Convert the entries from the line containing "How much distance" through the end of the entries into a two-column CSV with the headers input and output. Each entry gets one row: put its text under input and its answer under output, each in a single quoted field with line breaks replaced by spaces.
─── SUPPLIED ENTRIES
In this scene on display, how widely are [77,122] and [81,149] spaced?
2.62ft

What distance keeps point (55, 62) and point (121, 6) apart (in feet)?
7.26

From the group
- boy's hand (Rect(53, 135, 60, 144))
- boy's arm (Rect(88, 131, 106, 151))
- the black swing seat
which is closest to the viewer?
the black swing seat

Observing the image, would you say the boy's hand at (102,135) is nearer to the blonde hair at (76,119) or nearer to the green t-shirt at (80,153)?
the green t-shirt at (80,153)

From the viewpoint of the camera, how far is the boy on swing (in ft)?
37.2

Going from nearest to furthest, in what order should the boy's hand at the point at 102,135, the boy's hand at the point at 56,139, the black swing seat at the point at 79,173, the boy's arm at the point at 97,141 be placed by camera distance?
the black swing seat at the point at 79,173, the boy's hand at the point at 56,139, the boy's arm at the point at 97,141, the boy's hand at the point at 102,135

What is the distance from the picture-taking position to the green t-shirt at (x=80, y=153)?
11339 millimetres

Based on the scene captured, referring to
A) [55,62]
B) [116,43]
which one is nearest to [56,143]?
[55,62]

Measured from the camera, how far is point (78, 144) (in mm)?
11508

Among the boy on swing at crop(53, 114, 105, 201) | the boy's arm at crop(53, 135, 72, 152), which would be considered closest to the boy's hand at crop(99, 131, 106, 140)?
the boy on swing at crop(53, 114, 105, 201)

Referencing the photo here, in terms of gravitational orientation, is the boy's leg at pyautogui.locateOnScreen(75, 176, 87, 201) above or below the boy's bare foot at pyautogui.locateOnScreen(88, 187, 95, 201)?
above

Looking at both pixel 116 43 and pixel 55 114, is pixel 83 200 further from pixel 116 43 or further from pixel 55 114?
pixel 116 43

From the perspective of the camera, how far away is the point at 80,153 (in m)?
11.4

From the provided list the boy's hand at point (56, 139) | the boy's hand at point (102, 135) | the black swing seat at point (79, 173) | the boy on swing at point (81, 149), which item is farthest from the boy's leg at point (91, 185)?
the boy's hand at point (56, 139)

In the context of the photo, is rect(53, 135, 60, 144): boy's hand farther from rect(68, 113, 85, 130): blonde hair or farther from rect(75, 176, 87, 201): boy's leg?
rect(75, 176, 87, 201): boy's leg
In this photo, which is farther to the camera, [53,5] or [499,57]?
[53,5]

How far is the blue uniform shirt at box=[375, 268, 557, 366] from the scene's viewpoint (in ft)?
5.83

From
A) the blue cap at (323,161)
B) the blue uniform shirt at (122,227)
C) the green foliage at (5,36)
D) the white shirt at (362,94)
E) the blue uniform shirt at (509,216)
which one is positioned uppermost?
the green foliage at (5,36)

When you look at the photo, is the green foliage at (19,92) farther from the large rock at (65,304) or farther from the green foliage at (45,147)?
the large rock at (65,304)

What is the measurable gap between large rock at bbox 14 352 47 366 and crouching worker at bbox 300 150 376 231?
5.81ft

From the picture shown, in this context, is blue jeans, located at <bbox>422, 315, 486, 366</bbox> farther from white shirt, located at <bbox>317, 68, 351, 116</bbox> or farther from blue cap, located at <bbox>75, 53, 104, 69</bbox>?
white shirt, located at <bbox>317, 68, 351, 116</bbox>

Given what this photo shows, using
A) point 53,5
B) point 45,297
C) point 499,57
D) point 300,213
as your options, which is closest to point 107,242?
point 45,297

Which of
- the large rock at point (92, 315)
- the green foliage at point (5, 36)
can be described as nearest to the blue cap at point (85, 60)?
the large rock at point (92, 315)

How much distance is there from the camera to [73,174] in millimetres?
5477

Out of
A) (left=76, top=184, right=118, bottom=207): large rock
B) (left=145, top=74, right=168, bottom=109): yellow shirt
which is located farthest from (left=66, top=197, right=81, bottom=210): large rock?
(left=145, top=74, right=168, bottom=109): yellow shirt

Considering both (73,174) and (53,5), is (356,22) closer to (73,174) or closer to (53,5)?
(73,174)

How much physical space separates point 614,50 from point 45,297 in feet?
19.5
──────
▶ COMPLETE OUTPUT
input,output
"How much distance is there from the camera to [73,174] in millimetres?","5477"
"Out of A) (left=76, top=184, right=118, bottom=207): large rock B) (left=145, top=74, right=168, bottom=109): yellow shirt which is located farthest from (left=66, top=197, right=81, bottom=210): large rock?","(left=145, top=74, right=168, bottom=109): yellow shirt"
"Considering both (73,174) and (53,5), is (356,22) closer to (73,174) or closer to (53,5)?","(73,174)"
"How much physical space separates point 614,50 from point 45,297 in feet?","19.5"